### Your assignment
Write out an exact copy of the line containing "Лоферы CV COVER" and all lines that follow it in the data below, leaving out pictures.

Records drawn from a dataset:
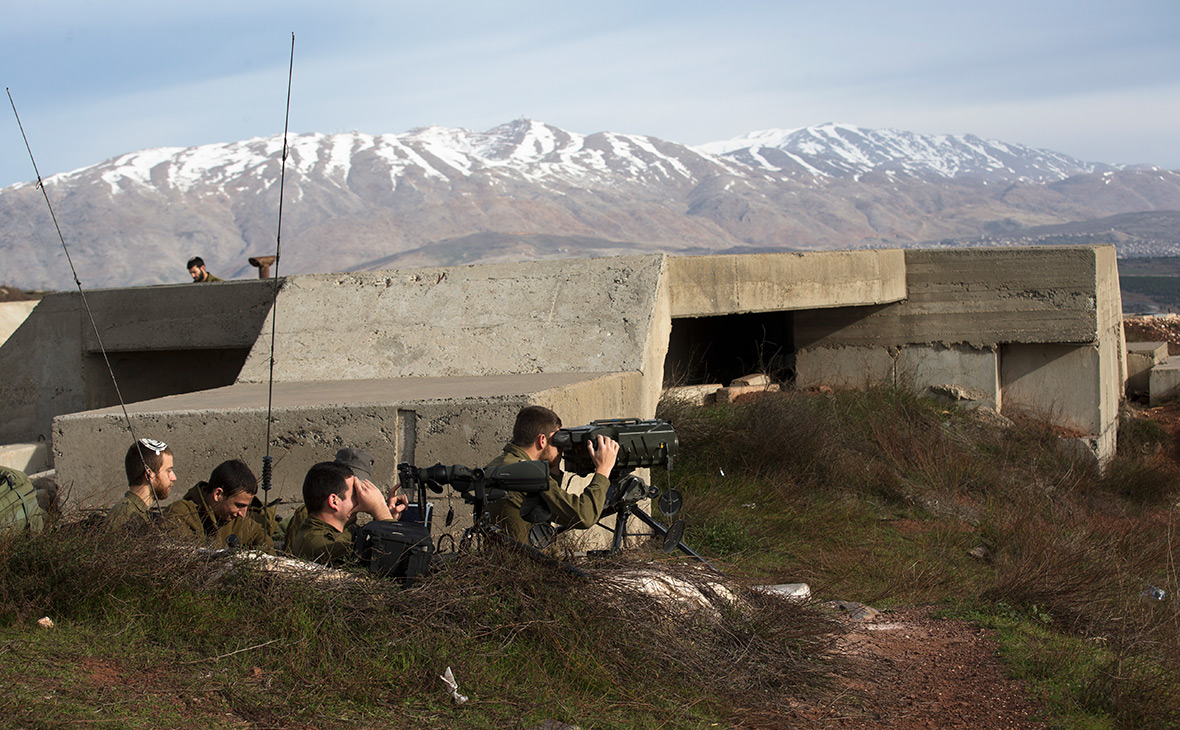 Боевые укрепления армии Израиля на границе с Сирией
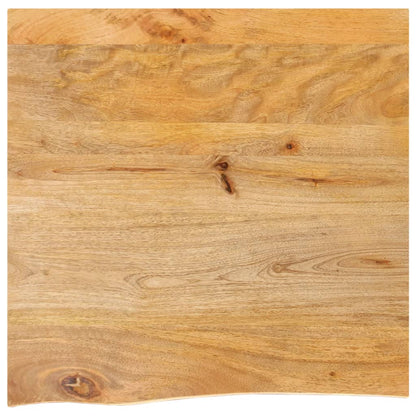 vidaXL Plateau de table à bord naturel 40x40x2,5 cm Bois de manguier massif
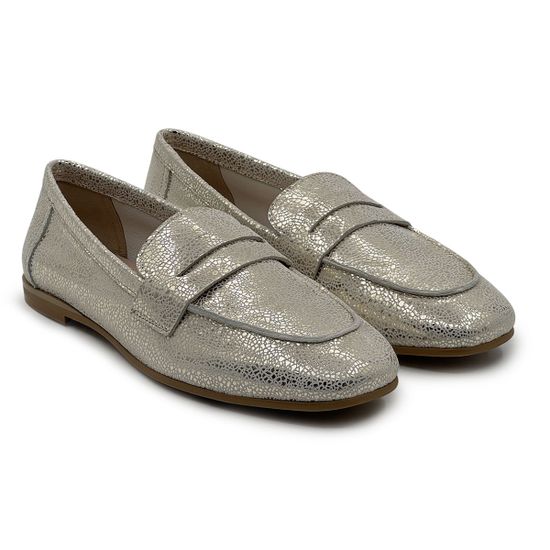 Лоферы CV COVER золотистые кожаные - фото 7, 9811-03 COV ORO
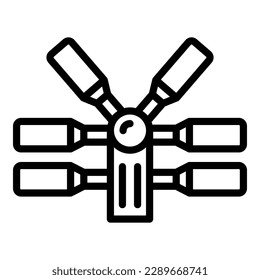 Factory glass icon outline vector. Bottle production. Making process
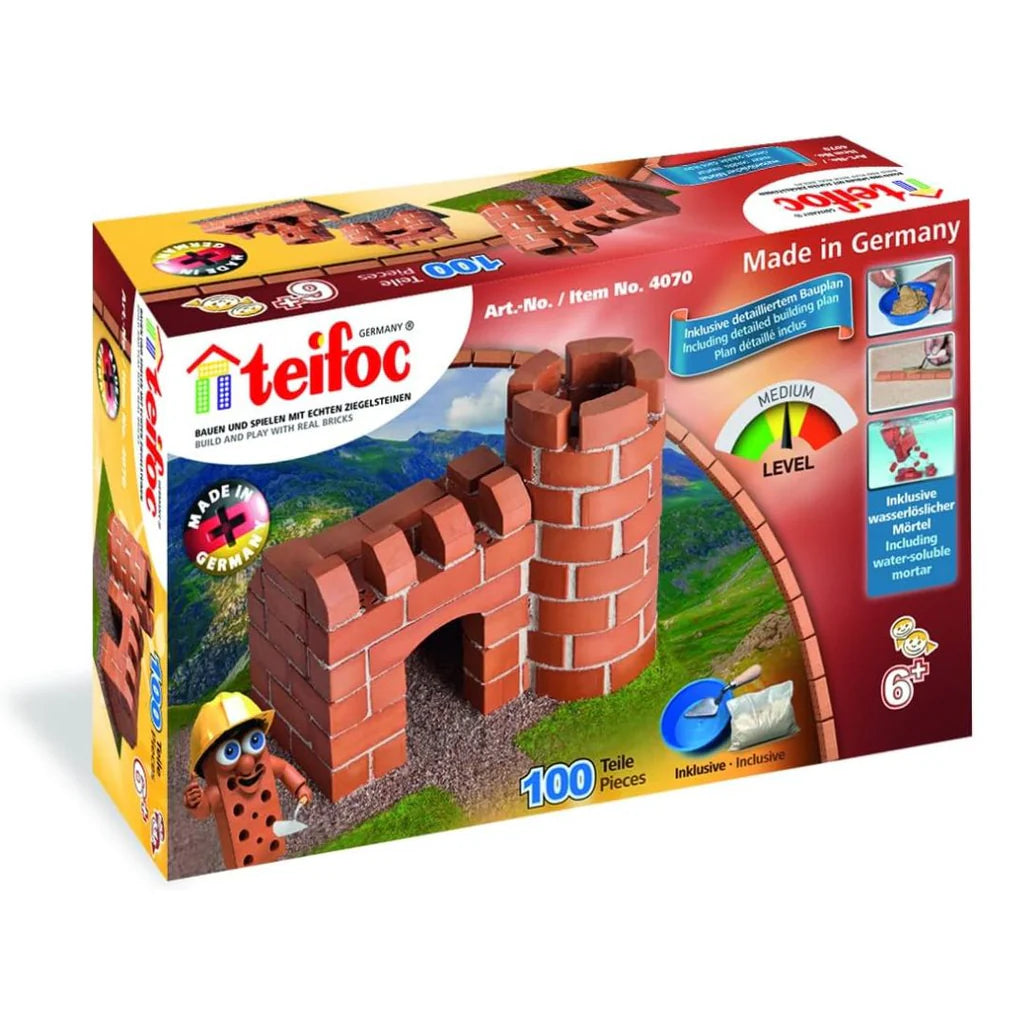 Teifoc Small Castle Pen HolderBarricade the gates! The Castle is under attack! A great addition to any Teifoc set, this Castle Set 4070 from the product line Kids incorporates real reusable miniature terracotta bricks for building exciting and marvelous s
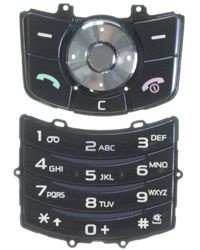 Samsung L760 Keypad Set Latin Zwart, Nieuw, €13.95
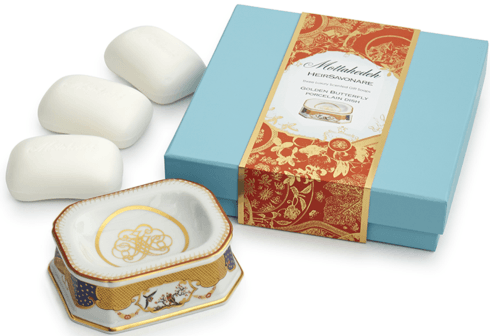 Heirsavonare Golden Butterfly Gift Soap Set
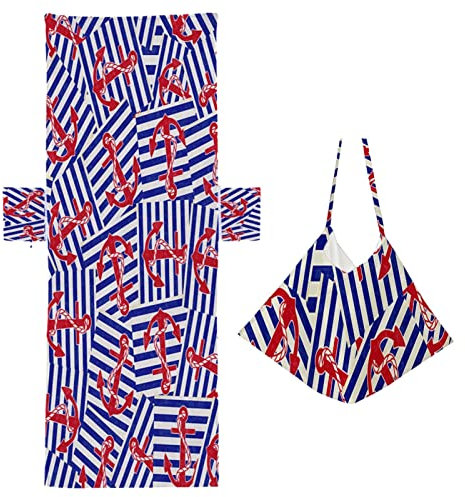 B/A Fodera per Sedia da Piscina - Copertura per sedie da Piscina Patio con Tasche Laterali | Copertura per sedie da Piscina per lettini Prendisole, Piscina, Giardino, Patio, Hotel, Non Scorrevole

### Solution to the problem
 Лоферы CV COVER золотистые кожаные - фото 7, 9811-03 COV ORO
 Factory glass icon outline vector. Bottle production. Making process
 Teifoc Small Castle Pen HolderBarricade the gates! The Castle is under attack! A great addition to any Teifoc set, this Castle Set 4070 from the product line Kids incorporates real reusable miniature terracotta bricks for building exciting and marvelous s
 Samsung L760 Keypad Set Latin Zwart, Nieuw, €13.95
 Heirsavonare Golden Butterfly Gift Soap Set
 B/A Fodera per Sedia da Piscina - Copertura per sedie da Piscina Patio con Tasche Laterali | Copertura per sedie da Piscina per lettini Prendisole, Piscina, Giardino, Patio, Hotel, Non Scorrevole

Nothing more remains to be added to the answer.